Février 2021

Autoportrait. Février 2021

 

J'ai tendance à être en conflit avec mon âme , mon corps, mon reflet dans le miroir…parce que comme chacun d'entre nous, j'ai mes casseroles, mes complexes, mes angoisses, mes pulsions. Je ne suis jamais très objective et je m'excuse souvent d'être qui je suis…

 

Je cache tout ça derrière un sourire, de l'énergie, du mouvement, des actions, du travail, de l'investissement, de l'humour, du vent quoi…C est plus facile. Ça protège.…

 

Je constate amèrement au fil de mes rencontres et dans mes amitiés sincères que beaucoup d'entre nous, surtout les femmes, les mères, font pareil, trouvent des stratagèmes pour enfouir leurs émotions, se cacher, détourner leur malaise.

 

La période n'arrange rien à la situation. On se sent coupable, incapable, fragile, désorientée….

 

Je m aperçois avec le temps, les épreuves, l'expérience que se connaître et s'aimer, enfin au moins se respecter dans un premier temps, c'est avancer vers ce que l'on aspire vraiment.

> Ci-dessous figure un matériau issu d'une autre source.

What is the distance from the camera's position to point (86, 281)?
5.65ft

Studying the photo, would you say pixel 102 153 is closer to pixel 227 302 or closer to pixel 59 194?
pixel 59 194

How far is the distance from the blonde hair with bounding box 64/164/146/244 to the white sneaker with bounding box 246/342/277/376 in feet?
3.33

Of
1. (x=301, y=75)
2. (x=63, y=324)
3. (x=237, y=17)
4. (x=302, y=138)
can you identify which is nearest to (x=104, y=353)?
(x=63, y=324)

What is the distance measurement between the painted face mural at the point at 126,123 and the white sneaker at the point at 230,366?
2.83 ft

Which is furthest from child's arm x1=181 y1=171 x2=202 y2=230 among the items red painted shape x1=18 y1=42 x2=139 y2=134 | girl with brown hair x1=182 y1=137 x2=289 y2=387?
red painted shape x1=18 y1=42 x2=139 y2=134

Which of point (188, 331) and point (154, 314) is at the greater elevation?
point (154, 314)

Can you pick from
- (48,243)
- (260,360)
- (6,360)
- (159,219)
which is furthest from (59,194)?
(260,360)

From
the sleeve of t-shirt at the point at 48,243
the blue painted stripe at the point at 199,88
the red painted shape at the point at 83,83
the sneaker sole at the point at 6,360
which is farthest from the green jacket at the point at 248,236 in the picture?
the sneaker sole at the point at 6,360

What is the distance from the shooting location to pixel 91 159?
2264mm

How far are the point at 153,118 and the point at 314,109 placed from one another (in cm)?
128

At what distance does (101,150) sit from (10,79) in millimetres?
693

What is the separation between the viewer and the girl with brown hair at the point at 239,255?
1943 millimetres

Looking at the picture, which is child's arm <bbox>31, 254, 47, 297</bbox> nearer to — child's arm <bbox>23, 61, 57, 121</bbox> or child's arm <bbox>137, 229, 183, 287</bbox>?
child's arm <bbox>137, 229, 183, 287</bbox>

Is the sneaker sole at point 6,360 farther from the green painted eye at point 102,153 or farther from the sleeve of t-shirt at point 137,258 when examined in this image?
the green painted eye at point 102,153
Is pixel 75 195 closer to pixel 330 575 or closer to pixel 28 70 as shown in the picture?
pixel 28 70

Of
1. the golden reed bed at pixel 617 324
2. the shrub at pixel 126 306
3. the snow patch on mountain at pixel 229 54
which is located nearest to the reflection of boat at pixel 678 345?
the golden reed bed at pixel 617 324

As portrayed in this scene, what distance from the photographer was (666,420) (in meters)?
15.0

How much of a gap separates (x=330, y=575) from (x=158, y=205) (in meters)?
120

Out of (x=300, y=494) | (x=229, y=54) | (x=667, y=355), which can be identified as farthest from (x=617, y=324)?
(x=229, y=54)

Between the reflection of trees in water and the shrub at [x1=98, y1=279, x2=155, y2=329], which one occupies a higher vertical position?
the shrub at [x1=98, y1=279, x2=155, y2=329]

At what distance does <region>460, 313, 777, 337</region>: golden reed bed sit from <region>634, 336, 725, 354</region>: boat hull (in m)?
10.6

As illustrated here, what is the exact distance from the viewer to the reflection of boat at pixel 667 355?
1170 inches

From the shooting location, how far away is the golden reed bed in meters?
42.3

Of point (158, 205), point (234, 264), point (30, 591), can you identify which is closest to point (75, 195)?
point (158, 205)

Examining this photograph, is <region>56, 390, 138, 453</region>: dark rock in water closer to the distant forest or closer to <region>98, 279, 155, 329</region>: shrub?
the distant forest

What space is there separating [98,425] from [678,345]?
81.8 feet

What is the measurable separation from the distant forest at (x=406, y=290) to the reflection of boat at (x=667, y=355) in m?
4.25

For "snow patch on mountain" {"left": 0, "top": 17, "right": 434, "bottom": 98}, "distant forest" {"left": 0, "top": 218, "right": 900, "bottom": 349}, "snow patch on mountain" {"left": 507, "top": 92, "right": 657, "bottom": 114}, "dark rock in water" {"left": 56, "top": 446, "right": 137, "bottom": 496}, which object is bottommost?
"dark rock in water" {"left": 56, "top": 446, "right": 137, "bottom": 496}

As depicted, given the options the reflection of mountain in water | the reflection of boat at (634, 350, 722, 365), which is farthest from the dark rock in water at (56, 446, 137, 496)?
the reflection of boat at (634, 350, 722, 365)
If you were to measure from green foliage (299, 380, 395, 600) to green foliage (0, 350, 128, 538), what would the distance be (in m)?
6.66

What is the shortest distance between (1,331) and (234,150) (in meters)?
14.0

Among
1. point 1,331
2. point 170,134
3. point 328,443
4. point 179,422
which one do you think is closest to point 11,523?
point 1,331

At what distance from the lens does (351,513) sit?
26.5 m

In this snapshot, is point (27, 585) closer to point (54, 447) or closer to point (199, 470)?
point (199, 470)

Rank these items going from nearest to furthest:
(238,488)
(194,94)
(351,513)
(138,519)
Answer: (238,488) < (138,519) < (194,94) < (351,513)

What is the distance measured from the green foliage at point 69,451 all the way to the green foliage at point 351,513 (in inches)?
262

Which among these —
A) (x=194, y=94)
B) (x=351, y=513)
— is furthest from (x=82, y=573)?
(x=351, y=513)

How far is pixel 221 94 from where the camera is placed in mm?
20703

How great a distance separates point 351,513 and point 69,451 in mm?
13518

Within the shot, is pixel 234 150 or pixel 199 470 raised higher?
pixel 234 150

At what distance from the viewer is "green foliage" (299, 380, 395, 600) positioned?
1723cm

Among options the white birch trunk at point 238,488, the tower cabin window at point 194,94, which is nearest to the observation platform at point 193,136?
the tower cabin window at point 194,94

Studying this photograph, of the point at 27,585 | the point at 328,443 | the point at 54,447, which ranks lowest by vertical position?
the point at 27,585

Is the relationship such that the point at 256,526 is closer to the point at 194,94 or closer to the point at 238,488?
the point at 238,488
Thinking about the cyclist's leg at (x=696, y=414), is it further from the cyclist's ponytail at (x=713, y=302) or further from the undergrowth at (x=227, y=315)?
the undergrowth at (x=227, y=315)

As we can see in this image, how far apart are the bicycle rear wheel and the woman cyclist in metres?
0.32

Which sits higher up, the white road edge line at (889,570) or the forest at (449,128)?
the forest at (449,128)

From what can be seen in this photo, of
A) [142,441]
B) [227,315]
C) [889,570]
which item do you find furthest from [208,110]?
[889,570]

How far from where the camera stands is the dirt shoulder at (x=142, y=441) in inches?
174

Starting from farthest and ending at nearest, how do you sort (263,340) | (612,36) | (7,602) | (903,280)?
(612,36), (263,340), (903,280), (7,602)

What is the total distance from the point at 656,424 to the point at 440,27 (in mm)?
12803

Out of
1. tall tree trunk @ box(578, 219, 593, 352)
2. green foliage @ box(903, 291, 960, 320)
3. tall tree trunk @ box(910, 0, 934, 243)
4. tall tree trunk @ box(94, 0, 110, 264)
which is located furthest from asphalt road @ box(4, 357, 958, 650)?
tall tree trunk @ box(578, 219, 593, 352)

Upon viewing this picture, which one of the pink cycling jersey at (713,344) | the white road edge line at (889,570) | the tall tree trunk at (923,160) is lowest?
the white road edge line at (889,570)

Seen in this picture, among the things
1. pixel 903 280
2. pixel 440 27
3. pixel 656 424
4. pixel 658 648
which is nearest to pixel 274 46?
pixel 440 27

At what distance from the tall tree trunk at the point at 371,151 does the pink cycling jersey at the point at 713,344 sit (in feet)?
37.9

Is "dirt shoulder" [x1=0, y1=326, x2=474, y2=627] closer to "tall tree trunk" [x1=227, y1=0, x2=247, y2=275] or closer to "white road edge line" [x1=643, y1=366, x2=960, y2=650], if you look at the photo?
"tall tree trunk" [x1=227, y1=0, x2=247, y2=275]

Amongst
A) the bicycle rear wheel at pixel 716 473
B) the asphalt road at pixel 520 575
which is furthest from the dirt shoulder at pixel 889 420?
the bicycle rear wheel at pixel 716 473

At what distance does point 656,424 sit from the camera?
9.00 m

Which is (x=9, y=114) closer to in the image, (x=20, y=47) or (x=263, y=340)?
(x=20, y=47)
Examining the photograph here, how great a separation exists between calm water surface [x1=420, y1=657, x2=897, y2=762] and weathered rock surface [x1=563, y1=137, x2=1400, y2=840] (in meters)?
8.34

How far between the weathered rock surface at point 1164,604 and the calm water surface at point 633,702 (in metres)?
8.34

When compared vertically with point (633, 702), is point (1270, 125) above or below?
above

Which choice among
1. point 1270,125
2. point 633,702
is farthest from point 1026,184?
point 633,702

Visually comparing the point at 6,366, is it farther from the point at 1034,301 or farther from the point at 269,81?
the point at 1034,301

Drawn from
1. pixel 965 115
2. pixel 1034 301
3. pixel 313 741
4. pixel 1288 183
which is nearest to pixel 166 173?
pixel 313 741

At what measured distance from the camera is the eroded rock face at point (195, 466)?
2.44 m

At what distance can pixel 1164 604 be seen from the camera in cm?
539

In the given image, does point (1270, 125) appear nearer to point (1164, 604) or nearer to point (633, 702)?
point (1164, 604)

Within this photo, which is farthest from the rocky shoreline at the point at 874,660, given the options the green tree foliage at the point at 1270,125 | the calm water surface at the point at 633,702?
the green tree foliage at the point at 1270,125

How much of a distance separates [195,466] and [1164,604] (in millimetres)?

Qu'être cohérent, bien dans ses baskets, en paix avec soi même nous ouvre d'autres portes, nous ouvre aux autres d'une manière plus efficace et sereine.

Que faire le vide à l'intérieur permet de mieux se remplir.

Que le regard sur soi-même doit être bienveillant pour mieux donner à ceux qu'on aime.

 

Je suis venue à la peinture de manière brutale et évidente comme un exutoire à la souffrance, aux angoisses. Les tripes sur la toile.

 

Mais j'ai envie que ma peinture évolue, de me remettre en question, d'explorer de nouvelles formes de création.

 

J'ai envie de vous surprendre, de vous faire rêver, voyager, ressentir, vous émouvoir. D'atteindre plus de sérénité et d'apaisement.

De vous les transmettre surtout.

 

Alors je commence par me confronter à moi même, à mes démons, mes émotions.

A les accueillir, les accepter, les dompter, les apprivoiser.

A en faire une force.

A m'écouter vraiment, m'entendre surtout.

Et à peindre (aussi) ce qui est bon. Ce qui rassure, ce qui transporte, ce qui a du sens…

 

Je commence la route.

Elle est longue et sinueuse mais c'est le voyage qui compte, pas le destination.